Dexter Morgan’s body count is going to continue to rise.
Premium network Showtime has ordered two more season of serial murderer series Dexter.
Starring Michael C. Hall in the title role, the series, which was nominated for the best drama series Emmy, has currently aired three installments of its third campaign. The show’s fourth and fifth season will consist of 12 episodes apiece, with production set to begin on the former next spring in Los Angeles.
The series, which has gained exposure on CBS as substitute programming during the Writers Guild of America strike, centers on Hall’s Morgan, which also earned the actor an Emmy nomination, as a blood-splatter expert for the Miami police department, who spends his leisure time slicing up victims.

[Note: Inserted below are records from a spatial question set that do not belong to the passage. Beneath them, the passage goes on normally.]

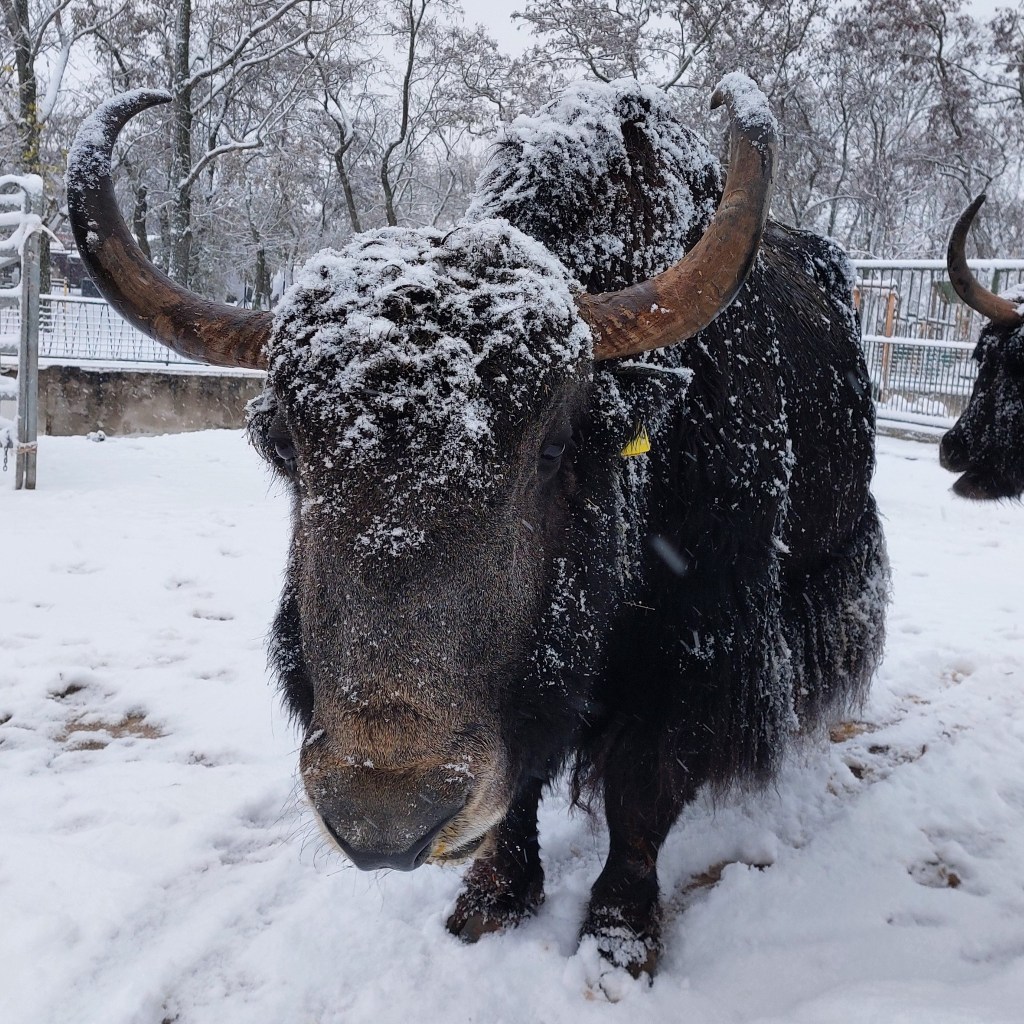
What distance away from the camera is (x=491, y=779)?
1.74 metres

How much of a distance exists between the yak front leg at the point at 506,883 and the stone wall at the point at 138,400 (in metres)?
10.9

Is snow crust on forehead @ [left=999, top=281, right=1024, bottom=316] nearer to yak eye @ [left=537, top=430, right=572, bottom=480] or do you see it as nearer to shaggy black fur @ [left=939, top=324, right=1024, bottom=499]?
shaggy black fur @ [left=939, top=324, right=1024, bottom=499]

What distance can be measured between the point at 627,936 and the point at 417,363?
1.87 metres

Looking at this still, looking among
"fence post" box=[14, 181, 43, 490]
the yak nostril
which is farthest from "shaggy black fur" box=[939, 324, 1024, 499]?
"fence post" box=[14, 181, 43, 490]

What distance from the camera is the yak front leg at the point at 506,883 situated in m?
2.52

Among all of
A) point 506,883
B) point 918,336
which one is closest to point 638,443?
point 506,883

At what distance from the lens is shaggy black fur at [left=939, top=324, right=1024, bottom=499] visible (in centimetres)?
490

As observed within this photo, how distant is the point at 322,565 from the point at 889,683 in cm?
372

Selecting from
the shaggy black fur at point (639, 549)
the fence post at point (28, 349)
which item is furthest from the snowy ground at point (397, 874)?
the fence post at point (28, 349)

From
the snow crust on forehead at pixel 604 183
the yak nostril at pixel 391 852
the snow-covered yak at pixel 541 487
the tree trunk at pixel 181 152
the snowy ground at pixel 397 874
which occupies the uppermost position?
the tree trunk at pixel 181 152

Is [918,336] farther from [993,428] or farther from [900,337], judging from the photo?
[993,428]

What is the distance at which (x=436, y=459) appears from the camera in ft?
5.59

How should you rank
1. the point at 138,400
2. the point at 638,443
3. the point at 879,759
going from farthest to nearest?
the point at 138,400, the point at 879,759, the point at 638,443

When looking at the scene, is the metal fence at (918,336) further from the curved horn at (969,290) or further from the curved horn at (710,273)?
the curved horn at (710,273)
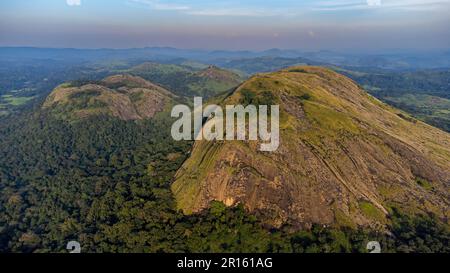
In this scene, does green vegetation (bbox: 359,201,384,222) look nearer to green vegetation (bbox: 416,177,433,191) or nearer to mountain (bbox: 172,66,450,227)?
mountain (bbox: 172,66,450,227)

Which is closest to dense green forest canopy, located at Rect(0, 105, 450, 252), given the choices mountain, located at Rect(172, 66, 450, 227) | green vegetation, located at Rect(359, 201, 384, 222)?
mountain, located at Rect(172, 66, 450, 227)

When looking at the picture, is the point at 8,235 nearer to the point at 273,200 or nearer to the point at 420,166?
the point at 273,200

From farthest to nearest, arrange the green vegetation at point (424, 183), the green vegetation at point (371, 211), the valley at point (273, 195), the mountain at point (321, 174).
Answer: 1. the green vegetation at point (424, 183)
2. the mountain at point (321, 174)
3. the green vegetation at point (371, 211)
4. the valley at point (273, 195)

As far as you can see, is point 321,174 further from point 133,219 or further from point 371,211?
point 133,219

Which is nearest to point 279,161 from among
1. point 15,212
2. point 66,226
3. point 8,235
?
point 66,226

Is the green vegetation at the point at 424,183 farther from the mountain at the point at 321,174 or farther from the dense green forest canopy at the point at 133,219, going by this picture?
the dense green forest canopy at the point at 133,219

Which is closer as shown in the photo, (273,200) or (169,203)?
(273,200)

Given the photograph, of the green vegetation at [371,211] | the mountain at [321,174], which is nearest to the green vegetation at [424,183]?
the mountain at [321,174]

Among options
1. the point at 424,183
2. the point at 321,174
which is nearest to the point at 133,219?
the point at 321,174
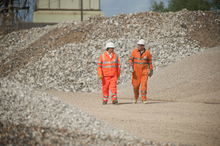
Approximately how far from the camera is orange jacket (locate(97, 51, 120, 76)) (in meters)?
7.92

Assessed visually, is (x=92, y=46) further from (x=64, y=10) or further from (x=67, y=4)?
(x=67, y=4)

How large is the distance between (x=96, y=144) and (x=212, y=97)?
6101mm

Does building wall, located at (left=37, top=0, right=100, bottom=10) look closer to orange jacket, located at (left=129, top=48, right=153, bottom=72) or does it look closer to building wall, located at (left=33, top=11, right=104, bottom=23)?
building wall, located at (left=33, top=11, right=104, bottom=23)

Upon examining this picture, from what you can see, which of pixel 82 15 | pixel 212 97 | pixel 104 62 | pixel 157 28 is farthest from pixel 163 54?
pixel 82 15

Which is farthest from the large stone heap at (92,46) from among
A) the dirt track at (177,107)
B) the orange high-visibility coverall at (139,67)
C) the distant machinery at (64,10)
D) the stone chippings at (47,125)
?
the stone chippings at (47,125)

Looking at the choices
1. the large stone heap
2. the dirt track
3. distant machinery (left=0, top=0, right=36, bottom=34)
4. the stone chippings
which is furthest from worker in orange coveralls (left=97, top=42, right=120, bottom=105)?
distant machinery (left=0, top=0, right=36, bottom=34)

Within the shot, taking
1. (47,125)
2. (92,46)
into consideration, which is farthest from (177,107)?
(92,46)

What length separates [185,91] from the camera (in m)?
9.76

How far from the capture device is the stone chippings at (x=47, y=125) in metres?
3.90

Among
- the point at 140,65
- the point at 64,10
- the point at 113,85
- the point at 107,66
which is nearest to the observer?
the point at 113,85

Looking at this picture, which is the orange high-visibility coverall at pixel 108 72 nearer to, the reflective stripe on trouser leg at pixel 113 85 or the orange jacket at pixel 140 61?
the reflective stripe on trouser leg at pixel 113 85

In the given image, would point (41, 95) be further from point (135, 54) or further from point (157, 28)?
point (157, 28)

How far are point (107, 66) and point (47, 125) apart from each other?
12.5 feet

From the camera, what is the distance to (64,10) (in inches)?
1096
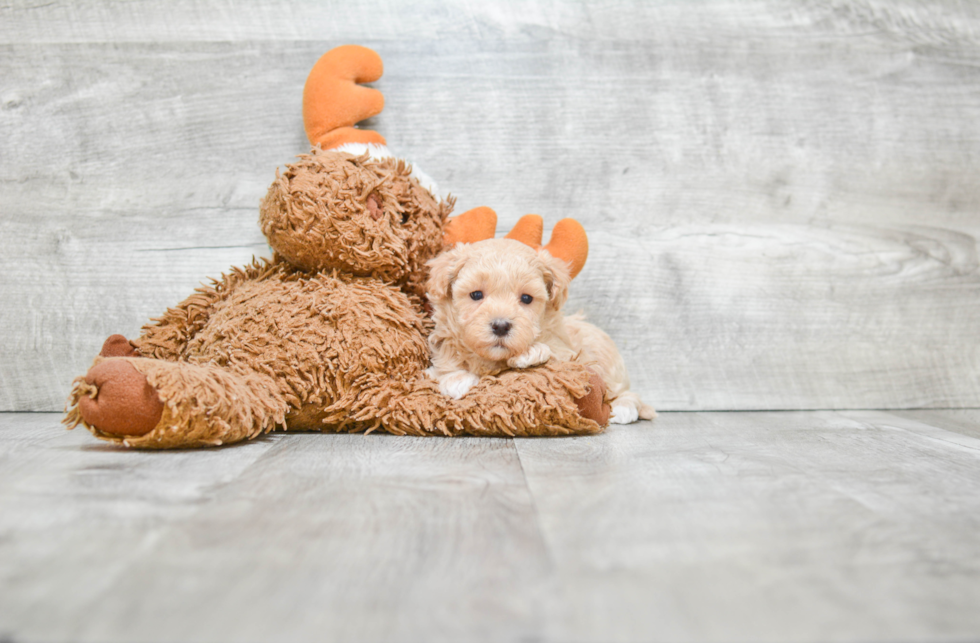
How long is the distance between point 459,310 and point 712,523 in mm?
577

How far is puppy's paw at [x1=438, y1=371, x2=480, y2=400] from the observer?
1.12m

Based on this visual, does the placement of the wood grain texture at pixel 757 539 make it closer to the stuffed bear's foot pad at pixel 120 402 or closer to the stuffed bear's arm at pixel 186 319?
the stuffed bear's foot pad at pixel 120 402

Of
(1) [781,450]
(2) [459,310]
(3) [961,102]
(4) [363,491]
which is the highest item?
(3) [961,102]

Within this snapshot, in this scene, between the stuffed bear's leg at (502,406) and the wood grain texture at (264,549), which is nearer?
the wood grain texture at (264,549)

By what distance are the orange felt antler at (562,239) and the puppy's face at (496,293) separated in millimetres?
86

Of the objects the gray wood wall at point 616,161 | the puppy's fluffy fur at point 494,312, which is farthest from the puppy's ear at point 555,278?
the gray wood wall at point 616,161

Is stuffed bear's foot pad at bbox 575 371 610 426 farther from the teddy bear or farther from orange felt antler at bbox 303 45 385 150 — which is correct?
orange felt antler at bbox 303 45 385 150

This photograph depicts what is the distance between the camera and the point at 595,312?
4.85 feet

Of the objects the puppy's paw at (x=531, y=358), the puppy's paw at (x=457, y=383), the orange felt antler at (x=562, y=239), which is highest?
the orange felt antler at (x=562, y=239)

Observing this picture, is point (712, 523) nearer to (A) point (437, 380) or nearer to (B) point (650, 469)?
(B) point (650, 469)

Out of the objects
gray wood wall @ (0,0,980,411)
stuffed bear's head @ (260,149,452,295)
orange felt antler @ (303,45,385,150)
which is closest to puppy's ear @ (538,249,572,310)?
stuffed bear's head @ (260,149,452,295)

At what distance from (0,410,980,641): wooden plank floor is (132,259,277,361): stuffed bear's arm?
257 millimetres

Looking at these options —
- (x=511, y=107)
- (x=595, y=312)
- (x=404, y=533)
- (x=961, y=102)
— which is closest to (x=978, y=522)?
(x=404, y=533)

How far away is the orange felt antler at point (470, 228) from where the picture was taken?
50.0 inches
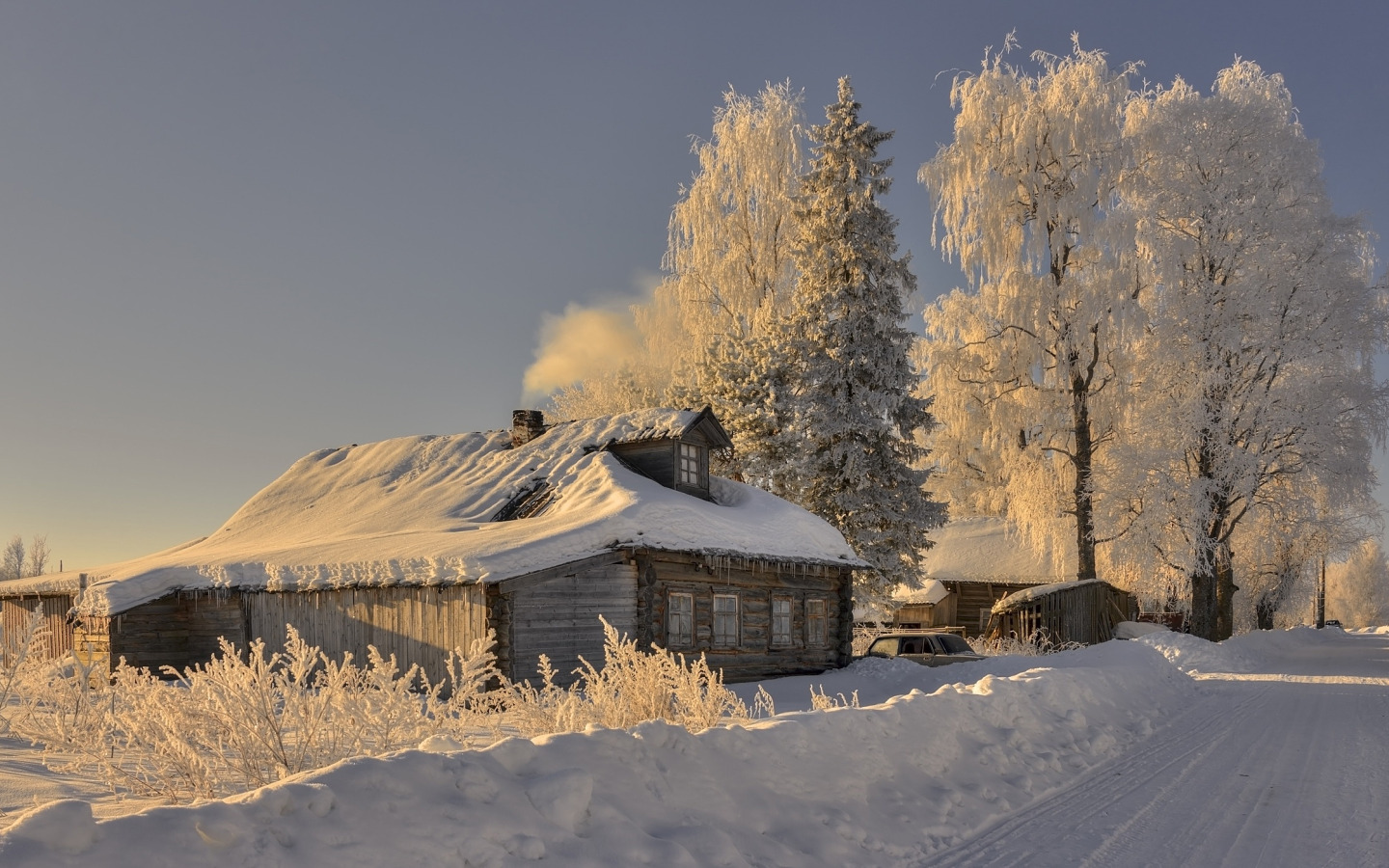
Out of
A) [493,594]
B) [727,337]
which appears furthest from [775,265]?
[493,594]

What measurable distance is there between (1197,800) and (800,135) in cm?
3131

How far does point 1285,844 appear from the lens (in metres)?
6.80

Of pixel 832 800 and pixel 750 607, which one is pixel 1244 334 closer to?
pixel 750 607

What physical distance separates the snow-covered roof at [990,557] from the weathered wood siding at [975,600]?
0.41m

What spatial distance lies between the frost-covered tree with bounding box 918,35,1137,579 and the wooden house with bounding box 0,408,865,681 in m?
11.5

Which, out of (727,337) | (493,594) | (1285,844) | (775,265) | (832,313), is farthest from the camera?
(775,265)

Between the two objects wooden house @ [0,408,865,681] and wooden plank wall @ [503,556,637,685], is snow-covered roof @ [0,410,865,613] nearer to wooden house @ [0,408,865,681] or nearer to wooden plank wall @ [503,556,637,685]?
wooden house @ [0,408,865,681]

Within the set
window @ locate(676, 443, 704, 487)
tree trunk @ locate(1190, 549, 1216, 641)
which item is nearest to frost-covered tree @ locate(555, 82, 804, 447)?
window @ locate(676, 443, 704, 487)

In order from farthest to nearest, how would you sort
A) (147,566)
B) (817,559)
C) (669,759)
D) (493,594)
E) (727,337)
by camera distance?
(727,337), (147,566), (817,559), (493,594), (669,759)

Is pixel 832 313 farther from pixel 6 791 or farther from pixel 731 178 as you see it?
pixel 6 791

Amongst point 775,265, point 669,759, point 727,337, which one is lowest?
point 669,759

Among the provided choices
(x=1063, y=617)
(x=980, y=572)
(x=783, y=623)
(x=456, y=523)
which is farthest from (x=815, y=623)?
(x=980, y=572)

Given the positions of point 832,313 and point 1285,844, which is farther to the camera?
point 832,313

Showtime executives say Dexter is the network’s higest-rated drama. The premieres of this season's first three episodes at 9 p.m. have averaged 1.3 million viewers, according to Nielsen Media Research data, up 14% from the show's sophomore-season average of 933,000 in that initial window. Adding in the 11 p.m. encore for the show's first two weeks this season, Dexter has averaged 2.53 million watchers, 16% more than its second-season average of 2.18 million for its pair of Sunday-night showings.
When calculated on a live + seven-day basis, Dexter's first episode this season cumed some 3 million viewers, a level Showtime executives are hopeful teh series can maintain throughout this campaign. The cume numbers do not factor in any on-demand showings.
"Dexter's enormous success is a tribute to the great achievements of its cast, the producing team, the author of the original book, and the gifted Michael C. Hall,” said Showtime president of entertainment Robert Greenblatt in a statement. “I thought at best we would attract a devoted cult audience but soon realized that, ironically, this show is so thematically rich and layered with humanity that audiences of all kinds have flocked to it."